Investors Blast Software AG for Not Considering Rival Bids

Investors in Software AG blasted management for backing a €2.4 billion ($2.6 billion) takeover bid by Silver Lake Management while failing to seriously consider a rival offer.

(Bloomberg) — Investors in Software AG blasted management for backing a €2.4 billion ($2.6 billion) takeover bid by Silver Lake Management while failing to seriously consider a rival offer.

Software AG’s executives have stood by Silver Lake’s plan to buy the company for €32 per share, even while another private equity firm Bain Capital is offering at least €2 more a share. 

Shareholder representatives at the annual general meeting Wednesday said Silver Lake, which holds two seats on Software AG’s board, had access to insider information before submitting its offer and benefited from favorable treatment from the company’s takeover committee.

“Cooperation with Silver Lake must not lead to competing takeover bids being nipped in the bud to the detriment of all other shareholders,” said Christian Strenger, who represents investors that collectively hold about 5% of Software AG.

The shareholder blowback stands to further escalate a battle between two private equity giants over the German-headquartered software company, which had lost more than a third of its value in the year before the bidding war started in April. 

Software AG Chief Financial Officer Daniela Buenger said at the meeting that the committee reviewed bids from Bain Capital and declined to conduct due diligence on its latest offer because “it was not superior to Silver Lake’s.”
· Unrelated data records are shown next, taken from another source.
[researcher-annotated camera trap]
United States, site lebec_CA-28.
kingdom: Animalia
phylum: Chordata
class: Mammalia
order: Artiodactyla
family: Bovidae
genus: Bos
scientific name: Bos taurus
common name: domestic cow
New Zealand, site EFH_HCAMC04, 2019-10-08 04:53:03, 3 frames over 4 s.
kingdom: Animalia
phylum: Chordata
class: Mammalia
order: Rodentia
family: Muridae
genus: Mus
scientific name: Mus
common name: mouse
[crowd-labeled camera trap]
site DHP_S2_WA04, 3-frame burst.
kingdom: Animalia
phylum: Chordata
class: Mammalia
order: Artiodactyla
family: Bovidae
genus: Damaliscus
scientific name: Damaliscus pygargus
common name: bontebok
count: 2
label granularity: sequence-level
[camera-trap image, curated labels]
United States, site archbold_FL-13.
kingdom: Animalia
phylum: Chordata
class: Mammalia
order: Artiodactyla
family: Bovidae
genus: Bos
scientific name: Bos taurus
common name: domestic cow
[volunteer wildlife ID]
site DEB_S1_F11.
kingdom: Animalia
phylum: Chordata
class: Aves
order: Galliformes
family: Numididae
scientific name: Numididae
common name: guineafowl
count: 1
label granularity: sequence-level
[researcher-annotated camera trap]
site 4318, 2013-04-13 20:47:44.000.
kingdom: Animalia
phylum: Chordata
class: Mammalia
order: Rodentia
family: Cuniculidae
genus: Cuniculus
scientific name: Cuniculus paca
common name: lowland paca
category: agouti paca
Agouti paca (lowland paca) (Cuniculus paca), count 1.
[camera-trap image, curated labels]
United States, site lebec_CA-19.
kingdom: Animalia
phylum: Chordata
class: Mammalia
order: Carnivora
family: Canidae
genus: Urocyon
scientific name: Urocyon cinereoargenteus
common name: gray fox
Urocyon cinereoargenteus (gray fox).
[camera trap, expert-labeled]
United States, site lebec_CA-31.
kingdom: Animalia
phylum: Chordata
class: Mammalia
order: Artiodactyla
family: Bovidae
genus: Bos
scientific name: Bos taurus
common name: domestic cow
Silver Lake did not immediately respond to a request for comment. 

The takeover committee is backing Silver Lake’s bid even after Bain increased a non-binding offer to at least €34 a share. Software AG’s management has said that Silver Lake’s offer is preferable because it’s very likely to go through and because it will keep the software maker as an independent, German-headquartered company. The buyout firm has secured a 30.1% stake in Software AG, including a fully binding share purchase agreement for a 25.1% stake from its largest shareholder.  

A number of shareholders had already spoken out against Software AG’s apparent unwillingness to negotiate with other bidders. Portfolio manager Harris Associates LP said this week the offer “materially undervalues” the business. Schroders Plc, its largest outside shareholder, criticized the company for not engaging with other suitors. 

Read More: Software AG Shareholder Harris Criticizes Silver Lake Offer 

Christian Lucas and James Whitehurst, who are Silver Lake representatives on Software AG’s supervisory board, skipped the general meeting due to scheduling conflicts. Lucas, who’s Software AG’s chairman, and Whitehurst recused themselves from the deal negotiations because of their affiliation with the private equity bidder. 

Bain has said its bid, which is dependent on due diligence and financing, is superior “in all scenarios” and that it would eventually combine Software AG with its US portfolio company, Rocket Software Inc. 

Software AG was founded in 1969 and builds software that helps connect different systems within an organization, targeting businesses that are working to digitize more of their operations. 

Silver Lake raised its bid this month after Bain expressed interest in the company. The revised offer represents a 63% premium to Software AG’s closing price on April 20, before the initial investment agreement was announced.